--- Start of Passage provided ---

Jonathan Twombly has started 34 posts and replied 698 times.

Post: Multifamily Apartments - Market due for major price correction?

Jonathan TwomblyPosted
  • Rental Property Investor
  • Brooklyn, NY
  • Posts 722
  • Votes 1,260

@David Latimor  

My view is that we're currently at or close to the top in most markets, and the only issue is when the correction begins and where it starts.

Though, nationally, as it's been pointed out, there is still a deficit of multifamily construction when compared to household formation and historical norms, what we have seen during this boom is an incredible concentration of construction, both in terms of asset class and location.  It's been reported that more than 75% of the construction has been Class A, and that 50% of all construction has been in about 12 submarkets.  What that means is an oversupply situation in the markets that the institutional investors care about most.  We're already seeing this in NYC, where banker friends told me two years ago that they were no longer lending on NYC development because of oversupply and pricing concerns, Tishman-Speyer (one of the leading developers in the country) fired its entire NYC development division, and just walking around town you see the number of newly constructed properties not only with "for rent" signs out, but offering concessions.  It's been years since you even saw "for rent" signs.  (Apartments are also getting hard to sell.)

--- End of Passage provided ---
--- Start of Data provided ---

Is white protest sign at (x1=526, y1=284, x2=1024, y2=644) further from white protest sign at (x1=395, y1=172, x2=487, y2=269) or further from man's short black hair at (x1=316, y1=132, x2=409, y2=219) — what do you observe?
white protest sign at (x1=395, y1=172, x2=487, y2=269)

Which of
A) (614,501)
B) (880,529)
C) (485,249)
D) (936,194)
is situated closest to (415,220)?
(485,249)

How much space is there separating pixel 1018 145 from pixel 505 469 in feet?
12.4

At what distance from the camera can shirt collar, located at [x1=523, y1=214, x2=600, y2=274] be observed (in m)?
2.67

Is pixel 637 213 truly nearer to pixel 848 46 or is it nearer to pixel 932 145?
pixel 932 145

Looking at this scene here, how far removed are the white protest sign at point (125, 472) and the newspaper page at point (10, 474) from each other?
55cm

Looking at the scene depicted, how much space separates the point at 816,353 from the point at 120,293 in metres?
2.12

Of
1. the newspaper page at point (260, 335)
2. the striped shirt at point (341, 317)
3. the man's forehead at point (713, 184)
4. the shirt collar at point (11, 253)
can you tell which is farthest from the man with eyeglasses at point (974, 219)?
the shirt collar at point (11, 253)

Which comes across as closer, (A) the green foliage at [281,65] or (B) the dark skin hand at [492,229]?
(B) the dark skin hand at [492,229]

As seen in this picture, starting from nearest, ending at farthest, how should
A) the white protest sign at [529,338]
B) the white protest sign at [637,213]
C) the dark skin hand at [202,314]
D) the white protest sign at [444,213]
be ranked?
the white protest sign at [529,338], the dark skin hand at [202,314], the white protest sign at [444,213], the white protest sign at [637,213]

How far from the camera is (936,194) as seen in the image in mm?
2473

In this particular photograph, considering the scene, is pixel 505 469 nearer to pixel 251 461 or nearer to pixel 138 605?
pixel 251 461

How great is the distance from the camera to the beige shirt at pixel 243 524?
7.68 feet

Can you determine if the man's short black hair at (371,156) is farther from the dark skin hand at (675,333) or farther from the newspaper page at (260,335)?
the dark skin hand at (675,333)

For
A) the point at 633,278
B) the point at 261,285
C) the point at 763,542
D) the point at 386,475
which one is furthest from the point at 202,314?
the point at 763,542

--- End of Data provided ---

▶ [Exercise]:
Write out the forum post about a possible multifamily price correction again, word for word, from its first line through its last.

▶ [Completed exercise]:
Jonathan Twombly has started 34 posts and replied 698 times.

Post: Multifamily Apartments - Market due for major price correction?

Jonathan TwomblyPosted
  • Rental Property Investor
  • Brooklyn, NY
  • Posts 722
  • Votes 1,260

@David Latimor  

My view is that we're currently at or close to the top in most markets, and the only issue is when the correction begins and where it starts.

Though, nationally, as it's been pointed out, there is still a deficit of multifamily construction when compared to household formation and historical norms, what we have seen during this boom is an incredible concentration of construction, both in terms of asset class and location.  It's been reported that more than 75% of the construction has been Class A, and that 50% of all construction has been in about 12 submarkets.  What that means is an oversupply situation in the markets that the institutional investors care about most.  We're already seeing this in NYC, where banker friends told me two years ago that they were no longer lending on NYC development because of oversupply and pricing concerns, Tishman-Speyer (one of the leading developers in the country) fired its entire NYC development division, and just walking around town you see the number of newly constructed properties not only with "for rent" signs out, but offering concessions.  It's been years since you even saw "for rent" signs.  (Apartments are also getting hard to sell.)